ぬまっちが学級開きでやっていること|沼田晶弘の「教えて、ぬまっち!」
自主性と集中力を最大限に引き出すユニークな授業が話題のカリスマ教師「ぬまっち」こと、沼田晶弘先生。今回は、先日開催されたオンラインセミナー「新年度を成功させるためのヒント」 にて、参加者から寄せられた質問をピックアップ。ぬまっち流アドバイスをリポートします。
目次
初日に子供の写真を撮っておくと、その後の成長が視覚化しやすい
ボクが必ず新年度の初日にやることが、2つある。
1つは子供の写真を撮ること。
学級開き初日、ややブスっとした顔をして教室に入り、黒板に日付を書いた後、子供たちに一人ずつ黒板の前に立ってもらい、写真を撮るようにしている。
「名前を覚えたいから写真をとるので、順番に並んで」などと言って、一人ずつ写真を撮る。
子供たちは、不安げで、少しおびえたような表情でカメラに収まる。
もちろん、写真を撮った後はちゃんと自己紹介をして楽しく盛り上げ、子供たちに「面白かった。明日も楽しみ!」という満足感や期待感をもたせて帰らせるようにしている。

**表示行一覧**:
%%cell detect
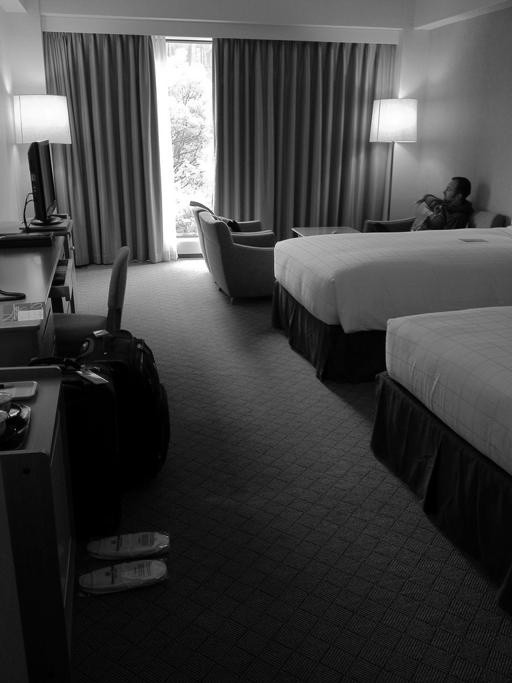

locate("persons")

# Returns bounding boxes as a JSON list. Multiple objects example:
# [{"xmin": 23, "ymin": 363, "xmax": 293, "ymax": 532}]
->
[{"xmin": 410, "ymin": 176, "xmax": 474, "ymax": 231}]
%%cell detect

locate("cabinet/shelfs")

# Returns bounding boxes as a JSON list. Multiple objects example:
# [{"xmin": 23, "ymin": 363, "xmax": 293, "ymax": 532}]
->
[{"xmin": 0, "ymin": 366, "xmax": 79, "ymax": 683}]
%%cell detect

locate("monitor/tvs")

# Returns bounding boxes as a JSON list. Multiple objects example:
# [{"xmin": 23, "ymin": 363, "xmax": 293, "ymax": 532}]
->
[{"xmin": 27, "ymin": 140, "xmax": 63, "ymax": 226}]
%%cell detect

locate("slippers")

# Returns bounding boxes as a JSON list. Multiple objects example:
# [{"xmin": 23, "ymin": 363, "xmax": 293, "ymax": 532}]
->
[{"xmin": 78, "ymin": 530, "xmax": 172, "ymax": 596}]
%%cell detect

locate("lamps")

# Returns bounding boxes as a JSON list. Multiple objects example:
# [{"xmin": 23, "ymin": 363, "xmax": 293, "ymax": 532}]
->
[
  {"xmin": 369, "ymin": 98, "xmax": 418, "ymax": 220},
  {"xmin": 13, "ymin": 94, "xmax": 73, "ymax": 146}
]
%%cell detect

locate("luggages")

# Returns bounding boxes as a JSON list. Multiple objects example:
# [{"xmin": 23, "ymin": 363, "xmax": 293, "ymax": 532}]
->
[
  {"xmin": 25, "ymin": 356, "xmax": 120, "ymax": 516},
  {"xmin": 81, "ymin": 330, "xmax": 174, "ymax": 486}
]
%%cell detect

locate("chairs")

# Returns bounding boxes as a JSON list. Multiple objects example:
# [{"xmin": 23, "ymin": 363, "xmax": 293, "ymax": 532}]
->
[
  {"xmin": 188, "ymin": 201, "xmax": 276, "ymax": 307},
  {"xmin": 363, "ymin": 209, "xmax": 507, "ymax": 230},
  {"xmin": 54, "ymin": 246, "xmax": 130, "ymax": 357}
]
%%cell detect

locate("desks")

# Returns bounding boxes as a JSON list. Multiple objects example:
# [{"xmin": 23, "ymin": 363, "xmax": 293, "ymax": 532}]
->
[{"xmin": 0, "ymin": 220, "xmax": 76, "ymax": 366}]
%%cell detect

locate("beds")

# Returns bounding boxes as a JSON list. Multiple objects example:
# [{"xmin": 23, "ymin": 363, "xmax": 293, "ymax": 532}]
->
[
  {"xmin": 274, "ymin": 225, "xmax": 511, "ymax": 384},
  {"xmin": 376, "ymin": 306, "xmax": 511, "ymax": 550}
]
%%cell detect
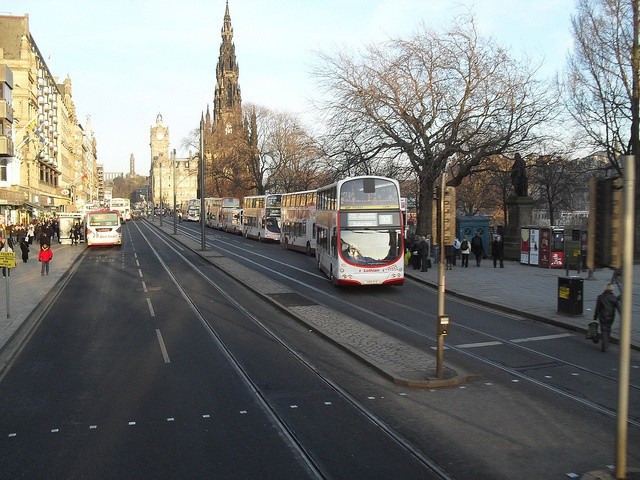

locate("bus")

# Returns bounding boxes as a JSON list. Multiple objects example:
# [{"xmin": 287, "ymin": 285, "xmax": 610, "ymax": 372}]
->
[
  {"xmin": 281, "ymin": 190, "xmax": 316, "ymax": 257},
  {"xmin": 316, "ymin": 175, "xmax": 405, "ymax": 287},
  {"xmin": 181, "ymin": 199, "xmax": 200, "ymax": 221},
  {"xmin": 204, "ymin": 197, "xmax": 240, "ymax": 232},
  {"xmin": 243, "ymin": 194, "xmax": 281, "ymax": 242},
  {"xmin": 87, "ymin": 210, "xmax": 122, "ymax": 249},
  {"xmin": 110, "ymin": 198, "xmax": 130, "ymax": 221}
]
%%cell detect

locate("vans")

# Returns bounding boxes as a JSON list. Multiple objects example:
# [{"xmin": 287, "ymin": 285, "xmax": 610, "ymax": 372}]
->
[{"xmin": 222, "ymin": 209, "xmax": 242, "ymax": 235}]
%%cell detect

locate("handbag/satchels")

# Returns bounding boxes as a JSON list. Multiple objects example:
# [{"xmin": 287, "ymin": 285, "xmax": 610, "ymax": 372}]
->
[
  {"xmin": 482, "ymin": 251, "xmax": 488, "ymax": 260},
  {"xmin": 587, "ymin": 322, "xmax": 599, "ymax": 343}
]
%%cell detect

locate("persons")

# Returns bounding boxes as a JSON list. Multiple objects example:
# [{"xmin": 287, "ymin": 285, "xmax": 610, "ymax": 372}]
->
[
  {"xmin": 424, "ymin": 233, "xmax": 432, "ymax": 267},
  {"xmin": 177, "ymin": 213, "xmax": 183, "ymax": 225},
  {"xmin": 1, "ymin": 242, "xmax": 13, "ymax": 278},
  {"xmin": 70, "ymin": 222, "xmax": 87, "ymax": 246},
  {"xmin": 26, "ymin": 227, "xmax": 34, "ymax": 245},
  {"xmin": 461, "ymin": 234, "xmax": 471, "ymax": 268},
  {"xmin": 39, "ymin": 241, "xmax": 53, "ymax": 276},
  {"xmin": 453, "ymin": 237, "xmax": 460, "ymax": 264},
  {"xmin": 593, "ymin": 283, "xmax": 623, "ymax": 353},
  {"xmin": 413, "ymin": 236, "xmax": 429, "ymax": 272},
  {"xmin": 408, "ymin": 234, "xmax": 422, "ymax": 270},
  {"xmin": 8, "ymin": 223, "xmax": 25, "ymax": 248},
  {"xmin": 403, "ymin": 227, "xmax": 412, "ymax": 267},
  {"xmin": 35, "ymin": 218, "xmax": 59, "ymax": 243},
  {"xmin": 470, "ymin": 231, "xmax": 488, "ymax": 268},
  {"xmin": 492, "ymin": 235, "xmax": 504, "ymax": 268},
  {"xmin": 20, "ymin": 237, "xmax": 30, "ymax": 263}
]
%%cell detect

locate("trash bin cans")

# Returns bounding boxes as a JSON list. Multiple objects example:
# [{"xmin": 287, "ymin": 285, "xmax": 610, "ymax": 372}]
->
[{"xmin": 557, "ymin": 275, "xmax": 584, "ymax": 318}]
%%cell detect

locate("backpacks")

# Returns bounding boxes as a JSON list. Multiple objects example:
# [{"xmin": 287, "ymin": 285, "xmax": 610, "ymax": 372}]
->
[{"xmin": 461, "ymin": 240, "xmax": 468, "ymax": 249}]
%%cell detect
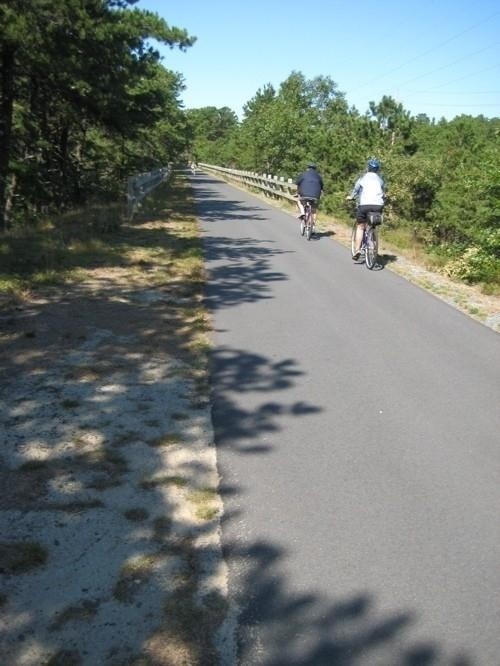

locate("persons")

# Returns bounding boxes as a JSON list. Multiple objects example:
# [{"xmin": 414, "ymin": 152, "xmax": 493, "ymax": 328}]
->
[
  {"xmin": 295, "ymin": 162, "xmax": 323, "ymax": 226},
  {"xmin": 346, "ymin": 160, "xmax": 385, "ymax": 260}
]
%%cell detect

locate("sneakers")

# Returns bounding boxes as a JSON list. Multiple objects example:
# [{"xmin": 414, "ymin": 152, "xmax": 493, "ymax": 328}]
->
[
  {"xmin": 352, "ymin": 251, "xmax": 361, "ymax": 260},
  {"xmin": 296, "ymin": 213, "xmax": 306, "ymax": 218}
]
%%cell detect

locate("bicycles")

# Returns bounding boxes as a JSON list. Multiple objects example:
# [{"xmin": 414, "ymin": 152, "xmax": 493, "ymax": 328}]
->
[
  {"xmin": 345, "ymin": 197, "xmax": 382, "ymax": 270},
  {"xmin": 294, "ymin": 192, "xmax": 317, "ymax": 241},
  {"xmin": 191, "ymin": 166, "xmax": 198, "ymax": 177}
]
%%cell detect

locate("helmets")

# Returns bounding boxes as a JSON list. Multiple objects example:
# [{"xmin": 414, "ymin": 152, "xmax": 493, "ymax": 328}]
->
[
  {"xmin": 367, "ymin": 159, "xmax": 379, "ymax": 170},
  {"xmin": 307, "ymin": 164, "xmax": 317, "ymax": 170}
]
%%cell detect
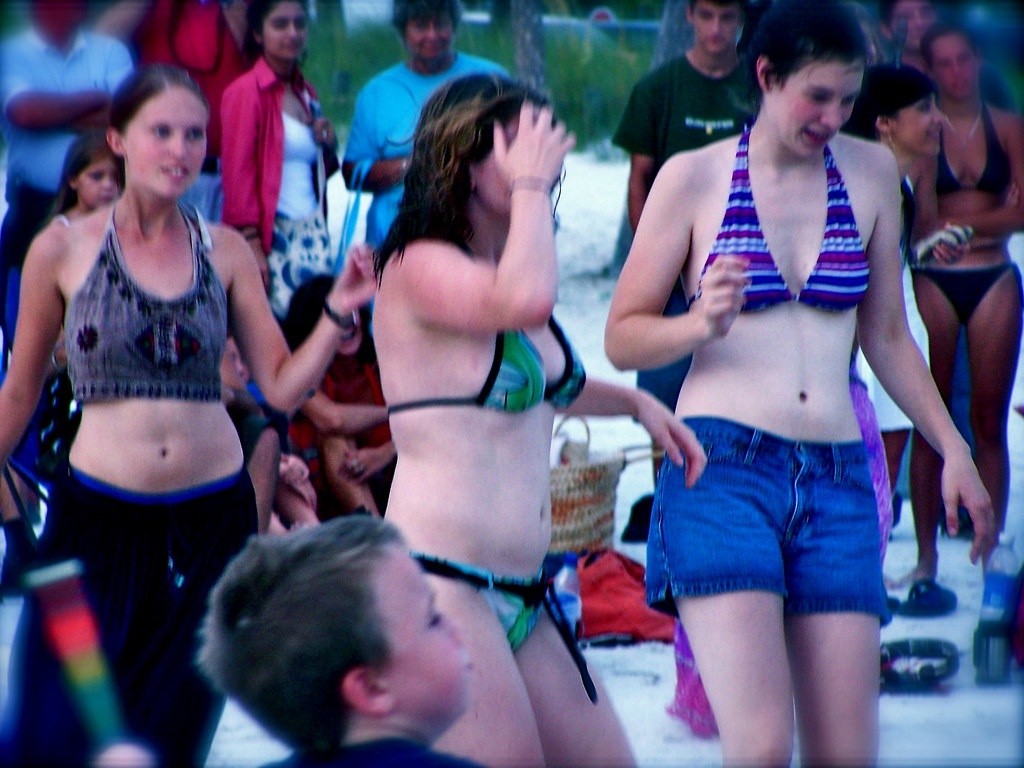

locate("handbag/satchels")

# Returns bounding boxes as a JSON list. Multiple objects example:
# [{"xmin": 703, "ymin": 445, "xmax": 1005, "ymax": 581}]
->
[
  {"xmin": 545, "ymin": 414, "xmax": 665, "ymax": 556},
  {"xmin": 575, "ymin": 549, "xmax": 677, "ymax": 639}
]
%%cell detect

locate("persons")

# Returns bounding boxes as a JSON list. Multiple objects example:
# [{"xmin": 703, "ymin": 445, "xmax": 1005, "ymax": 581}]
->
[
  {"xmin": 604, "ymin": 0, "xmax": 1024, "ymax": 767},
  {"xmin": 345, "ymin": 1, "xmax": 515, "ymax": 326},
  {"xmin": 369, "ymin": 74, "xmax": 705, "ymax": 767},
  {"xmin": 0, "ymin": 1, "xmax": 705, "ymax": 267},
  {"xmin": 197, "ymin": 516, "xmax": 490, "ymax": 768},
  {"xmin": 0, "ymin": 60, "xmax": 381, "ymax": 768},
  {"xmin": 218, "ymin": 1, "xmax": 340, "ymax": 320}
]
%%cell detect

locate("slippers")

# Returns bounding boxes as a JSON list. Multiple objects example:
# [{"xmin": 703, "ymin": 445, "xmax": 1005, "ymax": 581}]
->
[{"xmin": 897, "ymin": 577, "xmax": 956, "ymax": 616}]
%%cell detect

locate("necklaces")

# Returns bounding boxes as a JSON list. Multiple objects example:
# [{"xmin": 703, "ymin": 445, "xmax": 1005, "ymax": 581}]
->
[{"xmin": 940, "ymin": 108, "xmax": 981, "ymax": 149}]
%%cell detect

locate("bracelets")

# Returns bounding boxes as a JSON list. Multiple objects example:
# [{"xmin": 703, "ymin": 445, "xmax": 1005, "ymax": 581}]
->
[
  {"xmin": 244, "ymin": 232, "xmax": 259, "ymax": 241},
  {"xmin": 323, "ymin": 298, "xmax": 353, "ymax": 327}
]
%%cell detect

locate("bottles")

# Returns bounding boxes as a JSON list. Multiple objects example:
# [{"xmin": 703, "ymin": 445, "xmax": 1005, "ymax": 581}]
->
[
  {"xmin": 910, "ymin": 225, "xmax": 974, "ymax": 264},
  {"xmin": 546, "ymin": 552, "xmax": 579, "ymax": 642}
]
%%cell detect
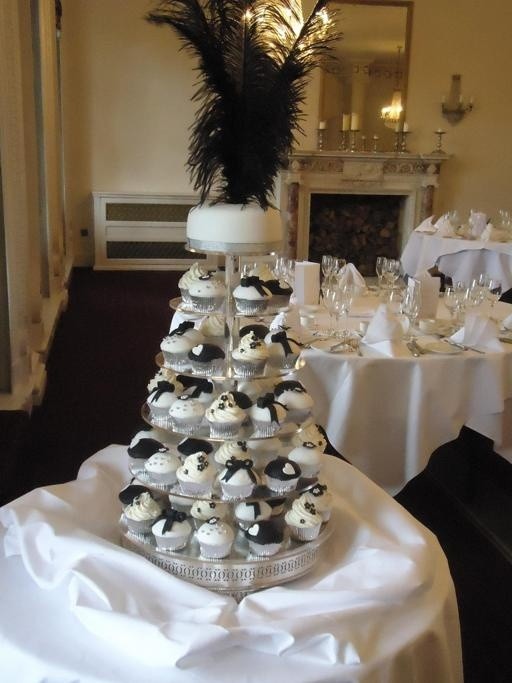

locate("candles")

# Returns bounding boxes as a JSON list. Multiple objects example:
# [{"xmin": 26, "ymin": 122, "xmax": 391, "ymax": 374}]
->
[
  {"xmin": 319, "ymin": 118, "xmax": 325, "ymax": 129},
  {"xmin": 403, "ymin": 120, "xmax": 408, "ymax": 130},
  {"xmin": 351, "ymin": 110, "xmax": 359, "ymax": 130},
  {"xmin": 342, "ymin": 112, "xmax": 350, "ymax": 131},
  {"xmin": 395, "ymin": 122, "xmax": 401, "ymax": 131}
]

**課題**: 引用文に書かれている、学級開き初日に先生が教室で行う行動を、記述の順にすべて挙げよ。

**解答**:
1. ややブスっとした顔をして教室に入る
2. 黒板に日付を書く
3. 子供たちに一人ずつ黒板の前に立ってもらう
4. 「名前を覚えたいから写真をとるので、順番に並んで」などと言って、一人ずつ写真を撮る
5. 自己紹介をして楽しく盛り上げる
6. 子供たちに「面白かった。明日も楽しみ!」という満足感や期待感をもたせて帰らせる